PEKAN PERTANIAN in memory

Taman GOR, 08-14 Mei 2007 in memory 

Ini adalah tulisan yang dibuat dengan tujuan agar para membaca bisa mendapatkan inspirasi dibalik kisah nyata dari pengalaman kami. Inilah kisah anak-anak Fakultas Pertanian Universitas Tadulako (Faperta Untad) yang nekat dan bermodal dengkul yang ingin dan telah mencetak sebuah prestasi luar biasa.

Jika kalian pernah mendengar kisah tentang seseorang yang hanya bermodalkan semangat untuk mewujudkan cita-cita yang luar biasa, maka kisah ini adalah salah satu dari sekian banyak kisah nyata yang menggambarkan kegigihan sekelompok anak muda yang dimotori oleh seorang arsitek ulung Pekan Pertania pertama di Faperta Untad. Ya, dialah Azwar, sesosok pemuda yang bertubuh kecil berkulit gelap, namun bernyali besar, yang mampu menciptakan Golden Era di masa kepemimpinannya sebagai ketua BEM saat itu.

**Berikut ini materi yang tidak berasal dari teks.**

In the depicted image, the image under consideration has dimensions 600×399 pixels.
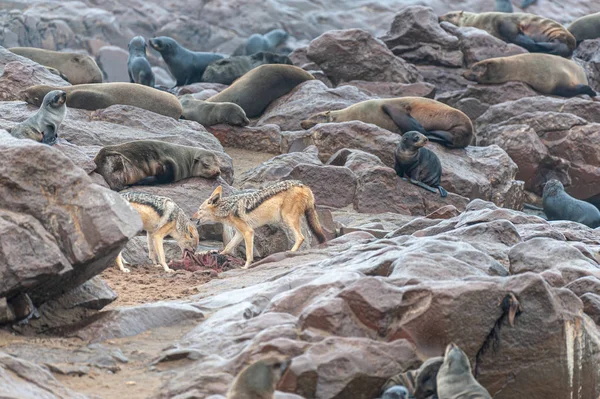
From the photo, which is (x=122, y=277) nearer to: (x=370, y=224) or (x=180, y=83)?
(x=370, y=224)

Digawangi oleh Voyet, Adri, Amin, Jasrin, Odat, Irawan, Rizal, Jeki, Ujeng, Mujianto, Fadhil, Saso, Hendri, Adi, Pajrin dan rekan-rekan mahasiswa pertanian lainnya yang tidak mungkin saya sebutkan satu per satu namanya disini. Mereka-merekalah energi yang mengaktualisasikan ide cemerlang sang arsitek di lapangan... Instruksi-instruksi yang diberikan oleh sang arsitek memang kadang kedengaran ganjil, aneh dan membingungkan.. Bahkan tidak jarang agak sedkit nekat, sampai terdengar desas desus ada yang sampai gadai motor.. hehehe. Mudah-mudahan itu tidak benar... Pro-kontra menegnai konsep kegiatan tidak jarang terjadi antara sang arsitek dengan rekan-rekannya yang lain, tetapi dengan semangat persaudaraan dan kesamaan visi, akhirnya kegiatan ini bisa terlaksana dengan baik dan sukses....

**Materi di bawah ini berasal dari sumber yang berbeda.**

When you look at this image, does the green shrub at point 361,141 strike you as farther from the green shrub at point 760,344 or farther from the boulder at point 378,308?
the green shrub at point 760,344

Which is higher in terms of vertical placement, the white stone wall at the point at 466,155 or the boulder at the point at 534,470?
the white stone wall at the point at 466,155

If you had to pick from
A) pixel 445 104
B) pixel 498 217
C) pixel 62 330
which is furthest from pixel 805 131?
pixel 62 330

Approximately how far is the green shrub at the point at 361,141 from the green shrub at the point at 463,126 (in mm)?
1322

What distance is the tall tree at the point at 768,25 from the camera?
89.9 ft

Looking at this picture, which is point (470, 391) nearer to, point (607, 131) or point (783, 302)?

Persiapan kegiatan pekan pertanian bisa dikatakan sangat singkat. Kalau saya tidak salah ingat dimulai pada akhir bulan Februari 2007. Modal dana yang ada saat itu mungkin hanya bisa untuk membuat beberapa eksemplar proposal yang kemudian dijadikan sebagai titik awal dalam mencari sokongan dana yang lebih besar. Sang konseptor, Adri dan Amin mengambil bagian penting pada bidang ini. Saya dan rekan-rekan lainnya yang saat itu masih tergolong mahasiswa tingkat pertama, meskipun belum mengerti tentang gambaran kegiatan tersebut, tapi ikut optimis dan berjuang demi membantu kakak-kakak senior kami yang memiliki mimpi besar tersebut. Kami merasa bahwa apa yang sedang kami lakukan adalah hal luar biasa yang nantinya dan sampai saat ini telah menjadi pengalaman paling berharga yang pernah kami lalui.

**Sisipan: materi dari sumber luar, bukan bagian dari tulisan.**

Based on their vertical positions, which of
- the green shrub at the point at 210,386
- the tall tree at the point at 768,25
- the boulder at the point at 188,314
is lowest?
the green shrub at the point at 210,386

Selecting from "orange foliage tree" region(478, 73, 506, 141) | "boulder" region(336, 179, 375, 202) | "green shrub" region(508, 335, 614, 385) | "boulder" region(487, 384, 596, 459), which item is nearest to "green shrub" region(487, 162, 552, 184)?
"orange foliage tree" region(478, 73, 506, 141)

Aktivitas penggalangan dana pun dimulai, mulai dari kegiatan aksi Rp1000, proposal, mencari donator dan sponsor, sampai pada jualan obat (baca:Cerebrovit). Sedilkit demi sedikit akhirnya menjadi bukit. Begitulah aliran dana anggaran yang kami dapatkan. Entah dari mana uang tersebut berdatangan memenuhi pundi-pundi anggaran biaya pelaksanaan pekan pertanian. Perlahan-lahan tapi pasti, tidak disangka banyak telpon balasan yang kami terima dari beberpa instansi pemerintah dan swasta yang merespon postif kegiatan yang kami adakan ini. Tiga bulan usaha kami mencari uang untuk suksesnya kegiatan tersebut, sampai harus meninggalkan jadwal perkuliahan. Namun, pengorbanan yang kami lakukan terbayar mahal pada saat hari H pelaksanaan pekan pertanian.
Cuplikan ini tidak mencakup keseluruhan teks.